とある勇者の希望
そこでは、二つの軍がにらみあっていた。
一つは魔族側の魔王軍。
もう一つは人間側の連合軍だ。
人間側は、連合軍と言ってもほぼ国は滅んだ状態であり、人間の戦えるものをことごとく集めても十万に届かない。
魔王軍側はというと、地平線見渡す限りに展開しており、数えるのすら馬鹿らしい。
そう。人類は壊滅の危機に頻していた。
勇者は、相対する魔王軍を睨んでいた。
状況は圧倒的に不利だった。しかしここに至る過程を見れば、当たり前といえば当たり前の結果だった。
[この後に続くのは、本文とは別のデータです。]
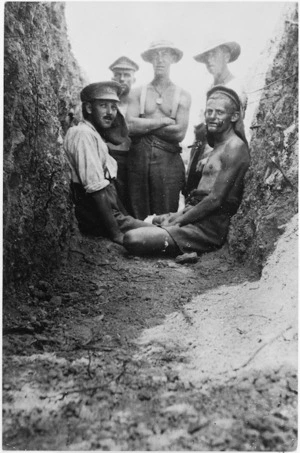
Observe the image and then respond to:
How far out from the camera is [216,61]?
4.72 meters

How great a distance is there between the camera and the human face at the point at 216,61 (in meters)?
4.51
なぜなら、魔王軍が進行してきても人間は内輪揉めをしつづけ、その隙に烈火の如く攻めてきた魔王軍にズルズルと敗北したのだから。
勇者は、自らが人類を纏められなかったことを悔いた。
勇者として持ち上げられ、圧倒的な武力を持っていてもなにも変えられなかった。
その悔しさに唇を噛む。しかし後悔ばかりしていられる状況ではない。
この戦いはおそらく負けるだろう。
そう勇者は考えていた。むろん負けると思って戦いに挑む者などいない。
しかし客観的に事実をみれぱ、勝ち目はない。軍では。
勇者に残された勝利の為の道は、魔王を直接倒すことだけだった。
魔王を中心に結束している魔族は、魔王がいなくなれば烏合の衆とかす。
問題はどうやって魔王まで辿りつくかだ。
魔王の周りには大量の魔族が居り、いくら勇者でも単独でたどり着くことは難しい。いや、不可能に近いといっていいだろう。
だが勇者は一人ではない。頼りになる仲間がいる。
だがその仲間をもってしても魔王の元にたどり着けるかどうか。
あとは運次第だった。
「やっぱり私も一緒に行くわ」
一人の女性が勇者に近づいてきた。
年は二十半ばほどだろうか。腰までのびている金髪に見える髪は、実は限りなく薄い茶色だ。宝石のような綺麗なブルーの瞳。顔立ちはスッとしているが、目が少し垂れていて、全体的には穏やかな印象をうける。
彼女は勇者のパーティーメンバーであり妻だった。
「いや、君は残ってくれ」
「でも……」
女性が不安そうな表情を浮かべる。勇者はその彼女を安心させるように優しく微笑んだ。
「大丈夫。必ず帰ってくるさ。君はこの子と待っていてほしい」
そう言って勇者は彼女のお腹を撫でた。
そこには、勇者と彼女の新しい命がいた。
女性は出来ることなら、行かないでほしかった。
いまここで行かないでほしいと叫び、一緒にどこかに逃げてしまいたかった。
でもそれは不可能だった。
彼は勇者。
人類の最後の希望なのだから。
だから彼女はしばらくの間目を閉じ、言った。
「わかったわ。待ってる。必ず……必ず帰ってきて」
最後の言葉は少し震えていた。
泣かないのは彼女の精一杯の強がりだった。
「ああ」
勇者はそう答えながらも、不可能だとわかっていた。
子供を見ることが出来ないのは限りなく残念だ。
そしてこれは勇者が彼女についた、最初で最後の嘘だった。
しばらく抱き合うと、二人は名残惜しそうに離れた。
「じゃああとで」
そう勇者は軽く言って彼女をある場所転移させた。
そこならば、魔王に見つかる可能性は限りなく低い。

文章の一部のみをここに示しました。